Neste ano, a cerimônia em defesa da democracia será realizada nesta
quinta-feira 8, no Palácio do Planalto, sem a presença de Hugo Motta
(Republicanos-PB) e Davi Alcolumbre (União-AP).
As ausências ocorrem em um contexto de desgaste na relação entre o Congresso
e o governo federal, marcado pela expectativa de veto do presidente Luiz Inácio
Lula da Silva ao projeto aprovado pelos parlamentares que reduz penas de
condenados pelos atos golpistas.
Hugo Motta, atual presidente da Câmara, não comparecerá ao evento. Seu
antecessor, Arthur Lira (PP-AL), também se ausentou das cerimônias realizadas
em 2024 e 2025. Neste ano, diferentemente do Executivo e do Supremo Tribunal
Federal, o Legislativo não organizou nenhuma atividade própria para marcar a
data.
O primeiro ato oficial em defesa da democracia ocorreu em 2024, no
Congresso Nacional. Na ocasião, Arthur Lira era aguardado, mas não participou,
alegando problemas de saúde na família. O então presidente do Senado, Rodrigo
Pacheco (PSD-MG), foi o único chefe de uma das Casas legislativas presente.

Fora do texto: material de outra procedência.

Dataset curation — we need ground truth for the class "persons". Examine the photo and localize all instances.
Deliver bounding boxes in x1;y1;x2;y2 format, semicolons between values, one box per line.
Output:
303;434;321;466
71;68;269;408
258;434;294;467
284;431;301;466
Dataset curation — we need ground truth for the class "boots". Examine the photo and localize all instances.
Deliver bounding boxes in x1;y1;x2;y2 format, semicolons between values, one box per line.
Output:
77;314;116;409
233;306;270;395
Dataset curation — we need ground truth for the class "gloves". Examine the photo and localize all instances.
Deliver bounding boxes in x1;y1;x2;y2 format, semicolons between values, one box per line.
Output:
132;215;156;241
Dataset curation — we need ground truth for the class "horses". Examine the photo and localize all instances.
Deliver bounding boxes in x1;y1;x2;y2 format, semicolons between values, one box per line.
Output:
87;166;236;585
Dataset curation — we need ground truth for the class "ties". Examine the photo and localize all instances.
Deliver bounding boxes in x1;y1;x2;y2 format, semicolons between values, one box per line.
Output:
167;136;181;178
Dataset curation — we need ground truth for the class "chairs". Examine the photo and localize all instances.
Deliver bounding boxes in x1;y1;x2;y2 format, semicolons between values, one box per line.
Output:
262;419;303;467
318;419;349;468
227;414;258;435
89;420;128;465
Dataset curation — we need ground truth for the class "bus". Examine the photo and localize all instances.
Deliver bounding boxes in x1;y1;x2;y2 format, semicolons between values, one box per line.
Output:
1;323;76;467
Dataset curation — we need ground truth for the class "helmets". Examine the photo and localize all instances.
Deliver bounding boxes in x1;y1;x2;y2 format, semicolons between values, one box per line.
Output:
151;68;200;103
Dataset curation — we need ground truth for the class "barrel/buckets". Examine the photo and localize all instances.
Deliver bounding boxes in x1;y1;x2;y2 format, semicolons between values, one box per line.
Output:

Em 2025, a cerimônia aconteceu no Palácio do Planalto. Lira voltou a
faltar, e Pacheco também não esteve presente. O Senado foi representado pelo
então vice-presidente Veneziano Vital do Rêgo (MDB-PB).
Em 2026, além da ausência de Motta, o presidente do Senado, Davi
Alcolumbre, também optou por não participar. Para parlamentares da base
governista, a postura da cúpula do Congresso evidencia a dificuldade de
consolidação de uma frente política ampla de condenação às tentativas de golpe.